The amount of sunlight that strikes the earth’s surface in an hour and a half is enough to handle the entire world’s energy consumption for a full year. Solar technologies convert sunlight into electrical energy either through photovoltaic (PV) panels that concentrate solar radiation. This energy can be used to generate electricity or be stored in batteries or thermal storage. A tiny house can be run with solar, 110V or a combination of both.
The wind is a clean, free, and readily available renewable energy source. Each day, around the world, wind turbines are capturing the wind’s power and converting it to electricity. Wind power generation plays an increasingly important role in the way we power our world – in a clean, sustainable manner. A wind turbine allows you to harness the power of the wind and turn it into energy. When the wind blows, the turbine’s blades spin clockwise, capturing energy.
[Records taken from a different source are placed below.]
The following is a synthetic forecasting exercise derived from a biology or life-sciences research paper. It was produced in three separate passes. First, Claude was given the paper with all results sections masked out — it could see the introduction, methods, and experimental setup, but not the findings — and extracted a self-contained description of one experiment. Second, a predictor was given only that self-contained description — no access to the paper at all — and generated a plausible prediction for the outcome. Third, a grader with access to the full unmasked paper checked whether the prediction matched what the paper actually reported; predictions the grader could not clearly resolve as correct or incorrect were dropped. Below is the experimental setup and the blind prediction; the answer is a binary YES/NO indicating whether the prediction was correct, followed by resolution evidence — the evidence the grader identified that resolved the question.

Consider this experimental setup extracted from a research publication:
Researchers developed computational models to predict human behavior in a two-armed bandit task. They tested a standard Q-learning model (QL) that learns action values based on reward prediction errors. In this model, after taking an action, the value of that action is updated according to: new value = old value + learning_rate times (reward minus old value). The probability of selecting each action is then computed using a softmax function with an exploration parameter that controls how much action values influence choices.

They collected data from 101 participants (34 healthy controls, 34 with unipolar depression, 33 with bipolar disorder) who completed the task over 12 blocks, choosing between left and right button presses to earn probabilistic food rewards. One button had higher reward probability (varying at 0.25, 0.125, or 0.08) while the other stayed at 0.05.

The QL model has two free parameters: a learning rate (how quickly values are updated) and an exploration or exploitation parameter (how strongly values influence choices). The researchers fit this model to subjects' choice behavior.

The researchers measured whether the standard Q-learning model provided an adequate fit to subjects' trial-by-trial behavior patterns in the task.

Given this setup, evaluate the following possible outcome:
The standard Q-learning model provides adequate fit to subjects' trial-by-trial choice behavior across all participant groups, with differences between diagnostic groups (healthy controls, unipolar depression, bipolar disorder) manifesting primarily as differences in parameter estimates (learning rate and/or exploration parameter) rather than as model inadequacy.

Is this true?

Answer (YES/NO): NO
This triggers the main shaft of the wind turbine, connected to a gearbox within the nacelle, to spin. The gearbox sends that wind energy to the generator, converting it to electricity. Electricity then travels to a transformer, where voltage levels are adjusted to match with the grid.
Gardens & Outdoor Space
Each tiny community will include a community garden. Compost from
composting toilets isn’t allowed in the food garden. However, it can
most certainly be used and added to the numerous flower gardens that
will also “bee” in the community. See what I did there? We aim to help
several environmental issues with our communities. Beautiful flower
gardens, made with drought- resistant native plants and flowers, will be
located throughout. These gardens are another way our community will
actually benefit the environment. The gardens will be designed with
several desires in mind:
- To encourage and help increase the bee population
- To support the butterfly population
- To vegetate the area with native plants which don’t require watering, outside of what Mother Nature will provide
- To provide beautiful areas for the residents to appreciate and enjoy.